A primeira vez que me lembro de ter ouvido Beatles foi na casa de uma vizinha do nosso apartamento. Eu não devia ter mais do que sete anos. Ela tinha os long plays saídos do forno por aquele período. Depois, aos doze anos, fomos a São Paulo visitar a parte paulista da minha família. Lá, o marido de uma das minhas primas, mostrou o “Band on the run”, do Paul McCartney, também lançado há pouco. Desde esse dia, fiquei para sempre fã dele.
Fui crescendo e Beatles soava para mim como uma banda do passado, lá da minha infância. Ao ver um show do Júlio Reny e a Guitar Band, com Frank Jorge na guitarra, Carlo Pianta no baixo, Bolada na bateria e o Júlio na outra guitarra, entendi Beatles. É uma guitar band. Passei a ouvir tudo, desde os primeiros aos últimos discos do quarteto de Liverpool.
A parte mais antiga, aparentemente a mais simples, tem toda a dinâmica das duas guitarras com o baixo e a bateria, um som cru e com tudo no lugar. Depois vai aparecendo a face mais inventiva, com a incorporação de instrumentos de orquestra, em arranjos cada um trabalhando a singularidade de cada canção.
Até hoje, Beatles, devido aos percalços de um longo convívio entre quatro jovens, três deles amigos de infância, que vão amadurecendo juntos, é motivo da coluna de fofocas do show business. A separação trouxe uma série de fixações de imagem para cada um dos quatro.
O tempo vem mostrando que todos os quatro escapam às tentativas de redução das suas personalidades. Por exemplo, há um vídeo no YouTube em que uma série de grandes bateristas do rock comenta a originalidade e a criatividade da bateria de Ringo. Em várias músicas da banda, há frases da bateria que integram a própria composição das canções, indo muito além do mero acompanhamento.
Ringo inovou na história da bateria desde a maneira de segurar as baquetas, equiparando mão direita e mão esquerda, até a capacidade para tocar em compassos invulgares, empurrando “a escrita de temas musicais para áreas nunca antes alcançadas”. Dois exemplos disso são “All You Need Is Love” em 7/4 e “Here Comes The Sun” com passagens repetidas em 11/8, 4/4 e 7/8, no coro.” Como aponta Edcarlos da Silva, no blog Canal dos Beatles.
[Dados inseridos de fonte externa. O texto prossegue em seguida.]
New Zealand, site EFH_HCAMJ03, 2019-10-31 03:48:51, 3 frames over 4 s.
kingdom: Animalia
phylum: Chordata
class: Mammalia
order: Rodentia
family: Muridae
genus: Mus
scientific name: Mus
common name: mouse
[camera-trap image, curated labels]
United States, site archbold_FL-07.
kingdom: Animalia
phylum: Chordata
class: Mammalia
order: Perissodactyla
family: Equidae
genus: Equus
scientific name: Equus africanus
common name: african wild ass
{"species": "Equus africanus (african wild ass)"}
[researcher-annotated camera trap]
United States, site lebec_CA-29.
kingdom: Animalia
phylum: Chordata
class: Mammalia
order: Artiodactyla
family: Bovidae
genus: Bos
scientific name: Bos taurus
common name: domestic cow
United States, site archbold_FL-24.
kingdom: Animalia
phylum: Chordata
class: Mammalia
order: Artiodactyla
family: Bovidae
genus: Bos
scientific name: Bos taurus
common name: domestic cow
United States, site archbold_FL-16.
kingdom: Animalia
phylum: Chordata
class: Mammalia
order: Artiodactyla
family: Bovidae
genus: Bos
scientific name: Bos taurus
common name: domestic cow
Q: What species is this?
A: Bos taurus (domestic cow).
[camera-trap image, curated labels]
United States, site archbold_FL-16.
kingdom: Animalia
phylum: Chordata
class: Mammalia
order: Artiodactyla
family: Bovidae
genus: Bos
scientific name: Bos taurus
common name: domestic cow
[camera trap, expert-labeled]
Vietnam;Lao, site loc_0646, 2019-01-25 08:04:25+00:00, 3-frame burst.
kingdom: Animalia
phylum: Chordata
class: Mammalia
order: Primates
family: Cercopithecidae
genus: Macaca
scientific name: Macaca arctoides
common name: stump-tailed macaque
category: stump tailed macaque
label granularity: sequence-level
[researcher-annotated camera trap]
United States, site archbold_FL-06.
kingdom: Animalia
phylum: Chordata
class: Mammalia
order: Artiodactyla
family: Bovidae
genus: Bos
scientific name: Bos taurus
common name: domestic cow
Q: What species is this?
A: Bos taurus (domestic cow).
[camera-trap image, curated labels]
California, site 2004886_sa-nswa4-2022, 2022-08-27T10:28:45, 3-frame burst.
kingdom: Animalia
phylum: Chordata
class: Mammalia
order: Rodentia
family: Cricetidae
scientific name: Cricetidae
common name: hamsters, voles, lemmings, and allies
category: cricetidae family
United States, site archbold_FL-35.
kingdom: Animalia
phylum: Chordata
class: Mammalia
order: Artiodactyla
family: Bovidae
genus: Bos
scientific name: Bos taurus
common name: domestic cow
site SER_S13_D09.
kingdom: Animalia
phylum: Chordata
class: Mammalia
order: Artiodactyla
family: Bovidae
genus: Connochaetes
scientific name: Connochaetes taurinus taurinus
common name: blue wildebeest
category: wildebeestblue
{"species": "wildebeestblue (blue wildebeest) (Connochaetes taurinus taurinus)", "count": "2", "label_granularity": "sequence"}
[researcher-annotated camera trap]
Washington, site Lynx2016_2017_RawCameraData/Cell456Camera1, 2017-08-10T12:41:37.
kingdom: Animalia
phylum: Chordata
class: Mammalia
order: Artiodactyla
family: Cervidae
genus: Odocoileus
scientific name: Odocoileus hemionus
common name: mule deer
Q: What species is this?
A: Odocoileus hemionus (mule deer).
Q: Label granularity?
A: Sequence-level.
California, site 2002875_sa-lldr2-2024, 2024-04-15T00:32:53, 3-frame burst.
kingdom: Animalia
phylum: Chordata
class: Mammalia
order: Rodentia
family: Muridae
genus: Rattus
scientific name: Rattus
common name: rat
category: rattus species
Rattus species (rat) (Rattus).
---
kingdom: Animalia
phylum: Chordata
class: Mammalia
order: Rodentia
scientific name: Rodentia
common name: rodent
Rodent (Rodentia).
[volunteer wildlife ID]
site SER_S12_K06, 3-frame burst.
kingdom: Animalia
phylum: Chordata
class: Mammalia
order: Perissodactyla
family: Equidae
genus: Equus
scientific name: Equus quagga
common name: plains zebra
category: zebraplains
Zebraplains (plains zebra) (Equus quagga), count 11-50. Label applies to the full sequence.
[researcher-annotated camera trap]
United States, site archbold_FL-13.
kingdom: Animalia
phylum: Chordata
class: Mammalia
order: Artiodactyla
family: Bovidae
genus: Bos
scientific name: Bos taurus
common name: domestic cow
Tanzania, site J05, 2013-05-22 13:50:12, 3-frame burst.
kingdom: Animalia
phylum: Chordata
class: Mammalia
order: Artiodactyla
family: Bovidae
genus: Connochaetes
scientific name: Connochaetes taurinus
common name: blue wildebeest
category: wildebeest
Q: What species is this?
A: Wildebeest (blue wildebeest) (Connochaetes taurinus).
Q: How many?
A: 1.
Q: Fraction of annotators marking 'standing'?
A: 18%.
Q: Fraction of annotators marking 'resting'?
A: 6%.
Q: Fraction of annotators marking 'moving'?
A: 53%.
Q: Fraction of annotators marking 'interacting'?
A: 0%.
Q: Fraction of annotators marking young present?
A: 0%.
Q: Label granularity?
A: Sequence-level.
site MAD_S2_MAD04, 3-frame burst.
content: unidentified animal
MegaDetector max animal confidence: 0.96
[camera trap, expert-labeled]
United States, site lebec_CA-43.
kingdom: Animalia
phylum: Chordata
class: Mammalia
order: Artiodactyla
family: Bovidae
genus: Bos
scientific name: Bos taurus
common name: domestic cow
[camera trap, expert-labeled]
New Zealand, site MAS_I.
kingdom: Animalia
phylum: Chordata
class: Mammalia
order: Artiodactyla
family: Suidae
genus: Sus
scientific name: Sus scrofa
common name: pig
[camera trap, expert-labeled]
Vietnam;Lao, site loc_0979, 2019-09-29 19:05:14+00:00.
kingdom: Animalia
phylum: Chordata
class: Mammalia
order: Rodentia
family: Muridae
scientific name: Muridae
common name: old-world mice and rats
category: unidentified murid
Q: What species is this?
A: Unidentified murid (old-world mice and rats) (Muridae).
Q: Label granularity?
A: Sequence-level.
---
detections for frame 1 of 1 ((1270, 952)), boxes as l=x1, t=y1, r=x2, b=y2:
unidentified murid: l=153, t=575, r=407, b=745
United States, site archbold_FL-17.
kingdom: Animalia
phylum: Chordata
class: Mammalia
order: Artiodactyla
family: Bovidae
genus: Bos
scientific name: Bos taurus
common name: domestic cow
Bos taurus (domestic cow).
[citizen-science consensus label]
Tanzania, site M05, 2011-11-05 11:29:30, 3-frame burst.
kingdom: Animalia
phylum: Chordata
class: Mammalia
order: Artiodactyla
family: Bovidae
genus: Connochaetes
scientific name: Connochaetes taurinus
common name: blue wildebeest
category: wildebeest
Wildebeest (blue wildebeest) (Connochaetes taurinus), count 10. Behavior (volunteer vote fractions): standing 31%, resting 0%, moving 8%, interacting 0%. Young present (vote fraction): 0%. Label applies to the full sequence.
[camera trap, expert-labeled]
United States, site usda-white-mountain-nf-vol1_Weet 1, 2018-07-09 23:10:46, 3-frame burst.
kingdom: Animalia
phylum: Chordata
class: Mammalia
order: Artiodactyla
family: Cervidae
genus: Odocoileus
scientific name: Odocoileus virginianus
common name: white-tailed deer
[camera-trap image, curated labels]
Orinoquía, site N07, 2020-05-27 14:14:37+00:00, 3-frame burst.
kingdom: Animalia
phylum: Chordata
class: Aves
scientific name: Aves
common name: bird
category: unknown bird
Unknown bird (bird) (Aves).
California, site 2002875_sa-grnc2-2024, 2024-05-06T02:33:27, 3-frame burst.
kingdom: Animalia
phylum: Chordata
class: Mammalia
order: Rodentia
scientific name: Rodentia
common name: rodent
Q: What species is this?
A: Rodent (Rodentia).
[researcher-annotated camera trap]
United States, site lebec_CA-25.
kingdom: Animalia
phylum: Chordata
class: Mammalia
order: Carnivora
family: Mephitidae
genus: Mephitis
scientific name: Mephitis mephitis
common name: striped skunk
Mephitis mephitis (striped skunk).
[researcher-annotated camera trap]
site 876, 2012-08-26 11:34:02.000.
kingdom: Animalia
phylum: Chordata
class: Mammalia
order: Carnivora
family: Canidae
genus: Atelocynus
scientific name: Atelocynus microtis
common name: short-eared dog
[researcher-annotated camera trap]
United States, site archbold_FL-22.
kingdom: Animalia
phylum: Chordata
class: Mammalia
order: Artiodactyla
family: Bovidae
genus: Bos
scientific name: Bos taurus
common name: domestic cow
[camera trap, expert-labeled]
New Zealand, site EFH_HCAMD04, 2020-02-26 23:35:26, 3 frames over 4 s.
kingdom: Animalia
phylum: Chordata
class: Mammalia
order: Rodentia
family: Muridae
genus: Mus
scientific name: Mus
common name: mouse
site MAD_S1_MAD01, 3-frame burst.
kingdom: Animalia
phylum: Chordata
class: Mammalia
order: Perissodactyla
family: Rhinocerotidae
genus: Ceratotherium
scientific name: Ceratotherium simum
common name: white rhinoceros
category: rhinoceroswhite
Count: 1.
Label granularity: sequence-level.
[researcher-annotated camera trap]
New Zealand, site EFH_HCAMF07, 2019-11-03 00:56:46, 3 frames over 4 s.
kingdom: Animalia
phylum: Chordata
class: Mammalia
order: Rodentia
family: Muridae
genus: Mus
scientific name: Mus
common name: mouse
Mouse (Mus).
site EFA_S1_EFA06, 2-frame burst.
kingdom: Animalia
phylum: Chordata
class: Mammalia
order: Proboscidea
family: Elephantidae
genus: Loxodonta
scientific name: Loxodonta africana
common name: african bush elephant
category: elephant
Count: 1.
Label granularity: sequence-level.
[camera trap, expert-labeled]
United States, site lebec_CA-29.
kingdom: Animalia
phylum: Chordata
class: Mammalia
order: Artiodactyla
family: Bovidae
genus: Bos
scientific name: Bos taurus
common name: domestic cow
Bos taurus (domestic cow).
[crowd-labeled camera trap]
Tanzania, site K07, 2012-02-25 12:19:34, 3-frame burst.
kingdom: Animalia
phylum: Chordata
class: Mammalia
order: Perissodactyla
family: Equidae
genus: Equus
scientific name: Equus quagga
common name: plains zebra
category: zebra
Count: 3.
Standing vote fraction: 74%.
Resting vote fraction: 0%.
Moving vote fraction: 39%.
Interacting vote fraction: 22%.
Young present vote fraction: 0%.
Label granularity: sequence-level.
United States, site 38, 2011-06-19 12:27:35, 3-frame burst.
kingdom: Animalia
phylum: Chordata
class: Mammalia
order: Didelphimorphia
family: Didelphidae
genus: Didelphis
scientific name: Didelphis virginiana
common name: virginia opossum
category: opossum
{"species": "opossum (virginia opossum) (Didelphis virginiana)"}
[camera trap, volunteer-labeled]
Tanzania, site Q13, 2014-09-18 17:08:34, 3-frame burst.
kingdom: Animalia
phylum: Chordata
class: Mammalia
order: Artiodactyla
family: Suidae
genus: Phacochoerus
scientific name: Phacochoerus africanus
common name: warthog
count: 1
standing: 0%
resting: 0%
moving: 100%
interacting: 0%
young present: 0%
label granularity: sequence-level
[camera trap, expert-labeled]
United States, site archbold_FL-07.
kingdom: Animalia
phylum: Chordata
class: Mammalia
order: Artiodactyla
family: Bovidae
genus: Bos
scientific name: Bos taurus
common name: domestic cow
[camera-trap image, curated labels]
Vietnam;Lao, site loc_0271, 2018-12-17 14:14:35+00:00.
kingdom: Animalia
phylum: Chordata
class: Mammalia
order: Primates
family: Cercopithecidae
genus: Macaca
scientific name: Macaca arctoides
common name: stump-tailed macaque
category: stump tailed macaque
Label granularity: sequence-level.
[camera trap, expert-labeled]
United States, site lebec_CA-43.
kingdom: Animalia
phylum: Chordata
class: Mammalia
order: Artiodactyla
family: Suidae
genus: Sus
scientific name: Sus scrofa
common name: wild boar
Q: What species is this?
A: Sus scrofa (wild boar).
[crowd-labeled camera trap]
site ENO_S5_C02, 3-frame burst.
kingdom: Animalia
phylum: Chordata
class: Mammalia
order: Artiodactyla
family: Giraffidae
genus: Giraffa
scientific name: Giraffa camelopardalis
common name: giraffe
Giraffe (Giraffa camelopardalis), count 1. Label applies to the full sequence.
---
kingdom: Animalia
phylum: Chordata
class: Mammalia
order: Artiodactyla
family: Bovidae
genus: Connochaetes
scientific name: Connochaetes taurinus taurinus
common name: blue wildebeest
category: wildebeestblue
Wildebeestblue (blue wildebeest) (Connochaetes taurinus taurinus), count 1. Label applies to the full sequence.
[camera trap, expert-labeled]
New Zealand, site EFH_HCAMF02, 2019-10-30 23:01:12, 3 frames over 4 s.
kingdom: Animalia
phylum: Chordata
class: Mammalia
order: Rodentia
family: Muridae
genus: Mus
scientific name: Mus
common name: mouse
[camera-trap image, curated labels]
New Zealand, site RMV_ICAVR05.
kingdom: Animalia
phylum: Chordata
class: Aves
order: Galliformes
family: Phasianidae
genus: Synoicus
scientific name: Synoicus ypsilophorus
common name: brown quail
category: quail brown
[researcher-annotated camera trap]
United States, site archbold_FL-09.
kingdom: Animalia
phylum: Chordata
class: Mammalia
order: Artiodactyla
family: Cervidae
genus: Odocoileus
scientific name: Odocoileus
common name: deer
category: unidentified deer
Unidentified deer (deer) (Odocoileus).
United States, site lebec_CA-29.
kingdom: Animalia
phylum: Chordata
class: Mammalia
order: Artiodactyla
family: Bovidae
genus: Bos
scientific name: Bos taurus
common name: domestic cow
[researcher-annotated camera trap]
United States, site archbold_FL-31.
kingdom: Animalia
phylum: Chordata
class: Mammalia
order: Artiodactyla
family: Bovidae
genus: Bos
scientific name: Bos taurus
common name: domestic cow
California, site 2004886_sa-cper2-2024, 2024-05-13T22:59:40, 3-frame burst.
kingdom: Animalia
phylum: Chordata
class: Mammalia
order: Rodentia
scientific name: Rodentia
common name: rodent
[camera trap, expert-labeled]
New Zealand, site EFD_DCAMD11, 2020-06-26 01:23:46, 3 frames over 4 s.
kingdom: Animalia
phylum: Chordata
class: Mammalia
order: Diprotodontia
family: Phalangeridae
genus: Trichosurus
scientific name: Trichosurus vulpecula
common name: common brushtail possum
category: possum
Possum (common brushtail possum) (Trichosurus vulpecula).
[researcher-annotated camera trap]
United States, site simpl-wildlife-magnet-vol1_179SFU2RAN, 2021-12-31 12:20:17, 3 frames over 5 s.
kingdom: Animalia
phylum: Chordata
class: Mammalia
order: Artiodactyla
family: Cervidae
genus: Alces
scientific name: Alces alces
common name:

A biografia “Many years from now”, lançada quando Paul fez sessenta e quatro anos – o título, Daqui há muitos anos, é um verso da música que fala “quando eu tiver sessenta e quatro” – é outra maneira de ver várias contribuições dele na história das invenções criativas da banda. O documentário “Get Back”, com as inúmeras horas resgatadas do quarteto no estúdio, mostra como Paul é um músico obstinado, detalhista, que leva à exaustão suas buscas por atingir um som refinado.
Nesse mesmo documentário, num dos momentos da crise de relacionamento que acabou afastando temporariamente George, Lennon reassume seu papel de líder, como o de um irmão mais velho, para recolocar o grupo na harmonia do convívio.
Harrison estava com uma série de canções que dariam para gravar vários discos dos Beatles. John ouve essa afirmação de George e, no entanto, não leva adiante a proposta de colocar mais músicas do guitarrista. A banda já tinha seus compositores predominantes, Lennon e McCartney. O talento total de George acabou ficando para a sua carreira solo. Todos cresceram tanto que suas canções não couberam mais numa única banda. Quem ganhou com isso foi a gente, que pode ouvir até hoje álbuns de John, de Paul, de George e de Ringo, cada um com sua marca pessoal e intransferível.